While the given analysis may be true, there can be an argument made that all the companies in this industry will experience the manufacturing benefits. Fortunately for investors of these companies, this is a true assessment. However, what makes Jabil stick out from its rivals comes from its financial outlook. Looking at revenue, Jabil has reported year over year quarterly growth of near 33.7%, according to Capital IQ. This number is far above Sanmina-SCI’s -2.1% respective number and Solectron’s 16.1% figure. Jabil’s strong revenue has transcended to a revenue per share statistic of 45.2, which not only beats out Sanmina and Solectron, but covers Flextronics’s 31.6 revenue per share. Jabil has also outperformed its rivals relative to operating margins with 3.6% trailing twelve month number compared to Flextronics’s 2.6%, Sanmina’s 1.3%, and Solectron’s 1.6%.

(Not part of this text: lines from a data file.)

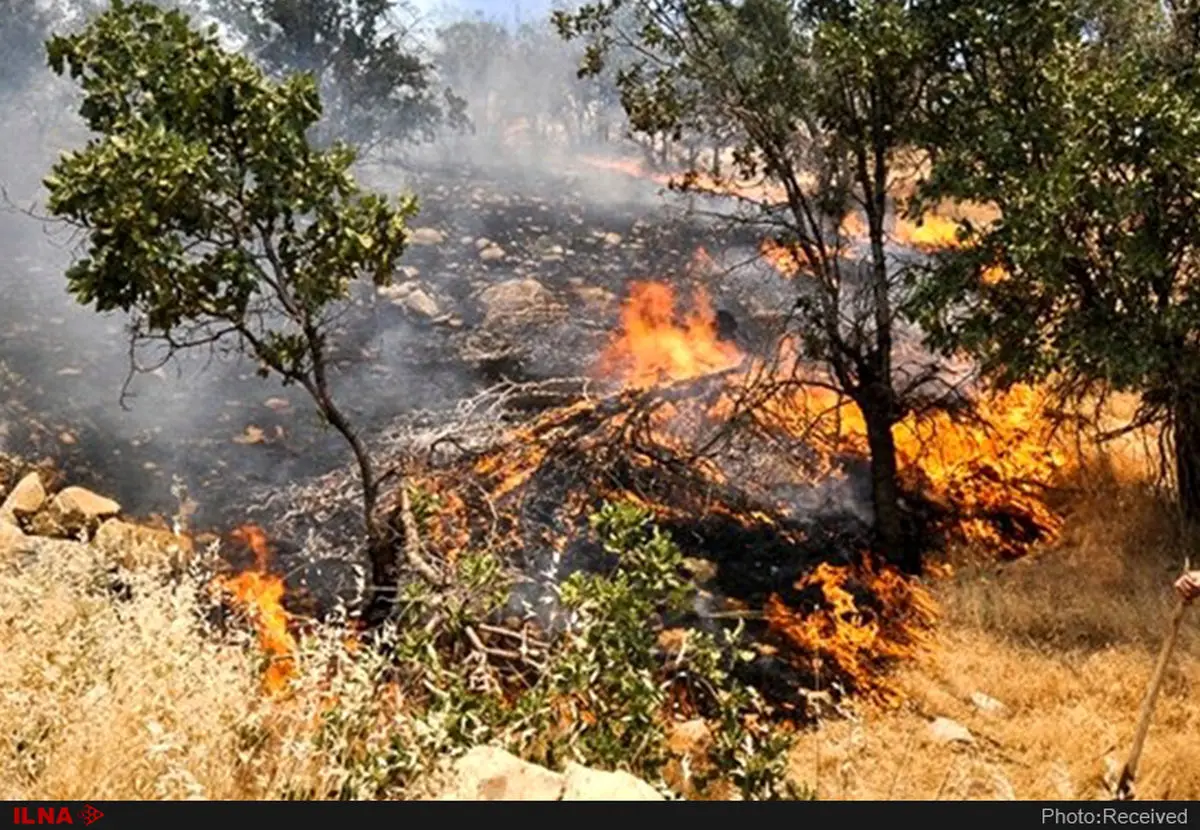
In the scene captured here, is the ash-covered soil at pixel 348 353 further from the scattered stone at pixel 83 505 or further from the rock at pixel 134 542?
the rock at pixel 134 542

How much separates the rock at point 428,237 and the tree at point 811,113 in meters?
13.9

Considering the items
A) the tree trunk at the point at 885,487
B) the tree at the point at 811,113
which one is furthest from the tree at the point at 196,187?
the tree trunk at the point at 885,487

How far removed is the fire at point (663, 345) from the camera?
15289mm

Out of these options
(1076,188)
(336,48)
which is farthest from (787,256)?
(336,48)

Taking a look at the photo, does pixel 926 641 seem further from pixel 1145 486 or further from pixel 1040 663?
pixel 1145 486

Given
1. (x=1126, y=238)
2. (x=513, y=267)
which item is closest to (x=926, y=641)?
(x=1126, y=238)

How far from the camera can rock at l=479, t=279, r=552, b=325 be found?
60.6ft

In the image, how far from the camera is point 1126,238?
7.53m

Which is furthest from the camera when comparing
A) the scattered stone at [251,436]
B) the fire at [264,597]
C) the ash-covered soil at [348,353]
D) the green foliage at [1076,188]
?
the scattered stone at [251,436]

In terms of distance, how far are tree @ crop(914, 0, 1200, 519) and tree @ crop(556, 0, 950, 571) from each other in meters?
0.67
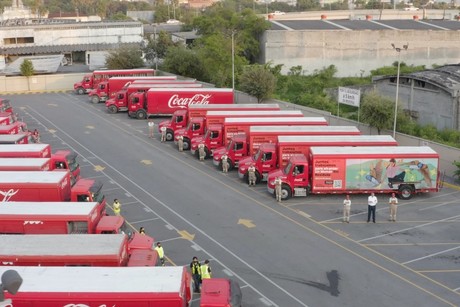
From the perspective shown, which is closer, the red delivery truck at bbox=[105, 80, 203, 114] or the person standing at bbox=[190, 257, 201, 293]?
the person standing at bbox=[190, 257, 201, 293]

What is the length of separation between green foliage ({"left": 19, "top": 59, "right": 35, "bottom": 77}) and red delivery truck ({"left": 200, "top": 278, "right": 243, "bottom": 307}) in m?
59.4

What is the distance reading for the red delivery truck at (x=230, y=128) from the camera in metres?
37.3

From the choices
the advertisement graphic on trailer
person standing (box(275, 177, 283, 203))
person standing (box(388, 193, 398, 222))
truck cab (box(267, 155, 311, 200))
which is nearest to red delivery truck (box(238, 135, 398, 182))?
truck cab (box(267, 155, 311, 200))

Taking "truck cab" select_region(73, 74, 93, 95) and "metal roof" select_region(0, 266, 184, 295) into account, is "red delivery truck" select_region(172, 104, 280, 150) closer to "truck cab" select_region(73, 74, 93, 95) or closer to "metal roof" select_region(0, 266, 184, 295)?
"metal roof" select_region(0, 266, 184, 295)

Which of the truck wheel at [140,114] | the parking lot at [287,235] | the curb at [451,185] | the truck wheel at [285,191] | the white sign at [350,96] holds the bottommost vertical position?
the parking lot at [287,235]

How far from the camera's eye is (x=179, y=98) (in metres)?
50.2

These strong top-line numbers have also transcended to net income and earnings as well. Jabil has seen quarterly earnings growth peak at around 8.2% year over year. While Flextronics’s same numbers have been higher, Sanmina’s and Solectron’s figures are both negative. This strong net earnings growth also translates to a strong P/E ratio. Currently, Jabil is looking at a forward multiple near 14.6. While there are certainly other companies in this industry with better ratios, Jabil’s multiple does beat out the industry’s average of 31.5 and its trailing figure of 18.1. In addition, there are other multiples which Jabil should take pride in. Looking at its price to sales, enterprise value to revenue and enterprise value to EBITDA figures of 0.55, 0.50, and 8.15, all of these numbers, while not staggeringly different from its competitors, does suggest that the price of the company is not that high. While the company has not seen linear share price growth, none of its competitors have either. However, what separates Jabil from these rivals is the fact that it is trading below its 200 day SMA, as the company is near its 52-week low. While it may not be just to claim that Jabil is strictly undervalued, its current low share price and growing fundamentals may soon lead to just this conclusion. When this happens, there should be plenty of reasons for this share price to escalate to new levels.